Classical music of the twentieth century, of course, is not
generally noted for its appeal to everyday people. Modernism – the insatiable drive to create
something new and exciting – had taken hold, resulting in extreme
experimentation. The 1950s saw the
development of serial, aleatoric, and electronic music, and through these and
other compositional styles, art music reached new heights of complexity. Some composers became extremely
self-centered, their audiences forgotten in the pursuit of
self-expression. American composer
Milton Babbitt, for example, thought of music as a science, one rightfully
unintelligible to the ignorant. Thus, he
concluded, the composer should be uncaring of the opinions of both performers
and the public.
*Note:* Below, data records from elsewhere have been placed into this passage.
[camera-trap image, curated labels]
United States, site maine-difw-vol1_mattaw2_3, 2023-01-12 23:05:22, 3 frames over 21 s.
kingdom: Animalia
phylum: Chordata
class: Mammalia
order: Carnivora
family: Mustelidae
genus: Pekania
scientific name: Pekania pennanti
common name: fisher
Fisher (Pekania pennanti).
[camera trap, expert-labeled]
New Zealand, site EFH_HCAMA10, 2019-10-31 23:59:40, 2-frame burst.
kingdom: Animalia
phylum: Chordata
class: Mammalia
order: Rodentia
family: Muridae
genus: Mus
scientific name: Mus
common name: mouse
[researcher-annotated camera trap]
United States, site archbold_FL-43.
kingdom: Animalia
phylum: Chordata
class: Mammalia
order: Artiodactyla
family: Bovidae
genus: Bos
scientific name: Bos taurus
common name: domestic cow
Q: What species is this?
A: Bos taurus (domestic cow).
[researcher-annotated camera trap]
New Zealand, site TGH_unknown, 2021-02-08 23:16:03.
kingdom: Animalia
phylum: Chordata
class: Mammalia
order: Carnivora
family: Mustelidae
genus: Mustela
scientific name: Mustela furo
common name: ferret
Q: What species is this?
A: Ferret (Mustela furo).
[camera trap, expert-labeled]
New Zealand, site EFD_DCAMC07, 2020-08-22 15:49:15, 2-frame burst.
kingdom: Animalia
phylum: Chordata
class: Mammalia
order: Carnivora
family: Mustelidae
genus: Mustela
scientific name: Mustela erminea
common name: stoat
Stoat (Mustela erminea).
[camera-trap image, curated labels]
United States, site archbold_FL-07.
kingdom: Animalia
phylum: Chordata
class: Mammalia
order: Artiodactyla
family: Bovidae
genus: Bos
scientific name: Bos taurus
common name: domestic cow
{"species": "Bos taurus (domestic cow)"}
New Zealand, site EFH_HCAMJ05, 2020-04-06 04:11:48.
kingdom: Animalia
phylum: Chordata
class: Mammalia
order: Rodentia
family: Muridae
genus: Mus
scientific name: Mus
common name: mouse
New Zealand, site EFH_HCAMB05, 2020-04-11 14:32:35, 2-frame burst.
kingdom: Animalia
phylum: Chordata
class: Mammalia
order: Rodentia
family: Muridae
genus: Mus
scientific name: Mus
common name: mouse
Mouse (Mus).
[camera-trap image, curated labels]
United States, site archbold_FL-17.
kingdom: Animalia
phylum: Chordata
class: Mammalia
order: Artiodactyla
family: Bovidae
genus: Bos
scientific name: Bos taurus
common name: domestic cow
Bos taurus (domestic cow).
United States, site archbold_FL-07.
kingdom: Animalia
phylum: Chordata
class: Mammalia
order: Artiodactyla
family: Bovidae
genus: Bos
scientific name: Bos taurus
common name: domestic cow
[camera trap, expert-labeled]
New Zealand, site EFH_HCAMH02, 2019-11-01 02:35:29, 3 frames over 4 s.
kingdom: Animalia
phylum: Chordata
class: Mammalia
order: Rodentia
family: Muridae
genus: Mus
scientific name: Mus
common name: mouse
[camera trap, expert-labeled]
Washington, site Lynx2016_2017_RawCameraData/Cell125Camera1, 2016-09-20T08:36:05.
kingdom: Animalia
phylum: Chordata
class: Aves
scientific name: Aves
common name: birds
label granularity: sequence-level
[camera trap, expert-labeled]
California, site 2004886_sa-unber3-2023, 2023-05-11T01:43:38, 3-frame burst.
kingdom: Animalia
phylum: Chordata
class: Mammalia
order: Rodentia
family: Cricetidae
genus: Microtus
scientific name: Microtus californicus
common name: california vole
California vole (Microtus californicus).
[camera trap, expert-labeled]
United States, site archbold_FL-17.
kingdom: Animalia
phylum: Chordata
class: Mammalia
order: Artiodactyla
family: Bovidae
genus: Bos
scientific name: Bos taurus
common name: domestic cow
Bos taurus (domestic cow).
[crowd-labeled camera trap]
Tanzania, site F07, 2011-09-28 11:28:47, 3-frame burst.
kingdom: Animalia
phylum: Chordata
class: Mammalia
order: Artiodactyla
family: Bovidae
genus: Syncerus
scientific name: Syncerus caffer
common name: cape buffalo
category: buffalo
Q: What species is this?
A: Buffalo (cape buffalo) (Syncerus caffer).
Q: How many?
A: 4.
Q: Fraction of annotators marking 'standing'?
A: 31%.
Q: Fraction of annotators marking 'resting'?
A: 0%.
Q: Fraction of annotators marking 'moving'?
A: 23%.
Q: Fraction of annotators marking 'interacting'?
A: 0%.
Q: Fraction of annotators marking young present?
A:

Babbitt said in his 1957
talk “The Composer as Specialist,” which was later published under the title
“Who Cares If You Listen?”:
I dare suggest that the composer
would do himself and his music an immediate and eventual service by total,
resolute, and voluntary withdrawal from this public world to one of private
performance and electronic media, with its very real possibility of complete
elimination of the public and social aspects of musical composition.[1]
Across the Atlantic Ocean, Benjamin Britten had a very
different philosophy. He explained his
objections to the so-called “retreat of twentieth-century composers into ivory
towers” in a speech at the Aspen Institute:
On the contrary, it is the
composer’s duty, as a member of society, to speak to or for his fellow human
beings…Music does not exist in a vacuum, it does not exist until it is
performed, and performance imposes conditions.
It is the easiest thing in the world to write a piece virtually or
totally impossible to perform – but oddly enough that is not what I prefer to
do; I prefer to study the conditions of performance and shape my music to them.[2]
The Constant Nymph
immediately catapulted onto my favorites list before I even got to any of this
intellectual musical philosophy. It was
truly lovely, and I highly recommend it (like I said, think a cross between I Capture the Castle and Elizabeth von
Arnim!) And happily, I have another of
Margaret Kennedy’s novels waiting on my to-read shelf.

Great review. I'll definitely be adding it to my TBR.